Fleet-wide, the fisheries service stuck with its proposal to cap leatherback takes at 16, but removed the measure that would have required the fishery to shut down for the year if it had 36 loggerhead interactions, which is equal to the estimated number of annual interactions set forth in the opinion’s incidental take statement.
It’s unclear whether or not the owners of vessels that target swordfish will support the final BiOp. In March, Hawai`i Longline Association (HLA) president and former council chair Sean Martin said the vessel limits proposed in the draft BiOp were unlawful although he could accept a leatherback trip limit of three. And HLA executive director and former council policy coordinator Eric Kingma noted that even the draft BiOp determined that it was unlikely the fishery would significantly affect the leatherback population.
Kingma did not respond to a request for comment on the final BiOp by press time.

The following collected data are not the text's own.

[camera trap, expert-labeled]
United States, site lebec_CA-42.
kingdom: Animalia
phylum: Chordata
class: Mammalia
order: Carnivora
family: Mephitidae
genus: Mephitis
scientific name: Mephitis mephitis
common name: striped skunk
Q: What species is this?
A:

Attorneys for Earthjustice, however, were not thrilled with either the draft or the final BiOp. The firm represents the Center for Biological Diversity and Turtle Island Restoration Network, which have sued NMFS for allowing what they believe is excessive take of the rare turtles.
Attorney Leina‘ala Ley argued in an email to Environment Hawai‘i that NMFS has ignored data implicating a few vessel operators as the culprits for most of the turtle takes. “Four operators accounted for 82 percent of turtle interactions in a three-month period during winter 2017-2018,” she noted. “After having originally suggested an annual per-vessel limit of two leatherback turtle interactions and six loggerhead sea turtles, NMFS inexplicably changed course to let a few bad actors exponentially increase the number of interactions between turtles and the shallow-set longline fishery,” she wrote.
On August 8, via web conference, the council was scheduled to vote on whether it would stick with its March recommendations or accept NMFS’s tweaks. It will also make a recommendation on whether or not to set a hard interaction limit for loggerheads at 36.